Cela suppose d’affronter des zones désertiques et d’être à l’écoute, comme dans le désert ».Etre dans cette écoute-là, c’est accepter de se défaire d’un certain recours à l’image spéculaire, accepter d’être acéphale. D’être une voix, certes, mais aussi un œil qui deviendra regard, une main parfois ».p 41

Après une première partie où elle nous livre sa lecture du malaise actuel et des effets de l’exclusion, elle nous propose quelques chapitres très riches et très denses. Elle se risque à quelques « utopies » en s’appuyant sur la question du féminin et la possibilité de « l’heteros », le retour du religieux dans lequel elle perçoit » une faillite du collectif pour maintenir un lieu tiers, lieu d’ancrage symbolique ». Elle soutien avec beaucoup de pertinences les risques que fait courir au collectif une logique binaire.

Un fil rouge parcourt aussi ce livre, l’amour de l’Algérie, terre natale d’Alice Cherki. Que lui en reste-il ? Finit-on jamais de subjectiver son histoire ?

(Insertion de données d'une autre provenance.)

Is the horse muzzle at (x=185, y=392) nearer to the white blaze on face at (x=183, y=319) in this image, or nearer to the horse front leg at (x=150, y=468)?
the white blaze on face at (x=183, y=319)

« Pourquoi cette Algérie-là, aujourd’hui, douce violente Algérie, qui revient ? Ne pas lui dire que c’est pareil, et justement ce n’est pas pareil. Pourtant la plume écrit spontanément « qui revient »ce qui reste, rien qu’un peu de mer verte. Non, Algérie encore, qui fait effraction. Et personne ne peut dire ce qui reste, une fois pour toutes ».